WHAT YOU ARE ASKED TO DO: Copy out exactly the stretch of the listing below that begins at the line containing "Warm caramelized apples" and ends at the line containing "Lovely bathroom with", and copy nothing outside it.

DATASET ENTRIES:
#####

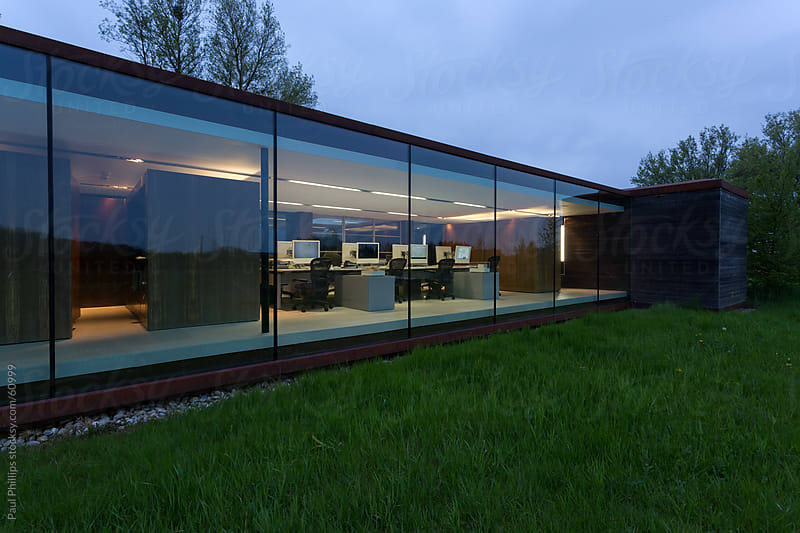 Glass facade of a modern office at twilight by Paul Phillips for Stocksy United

#####

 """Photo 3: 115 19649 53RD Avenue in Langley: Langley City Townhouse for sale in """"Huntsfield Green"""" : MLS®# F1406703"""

#####

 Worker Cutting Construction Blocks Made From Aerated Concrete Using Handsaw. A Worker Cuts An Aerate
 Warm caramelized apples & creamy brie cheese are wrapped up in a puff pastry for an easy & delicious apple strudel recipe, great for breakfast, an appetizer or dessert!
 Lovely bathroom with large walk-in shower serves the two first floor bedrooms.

#####

RESULT OF THIS TASK:
 Warm caramelized apples & creamy brie cheese are wrapped up in a puff pastry for an easy & delicious apple strudel recipe, great for breakfast, an appetizer or dessert!
 Lovely bathroom with large walk-in shower serves the two first floor bedrooms.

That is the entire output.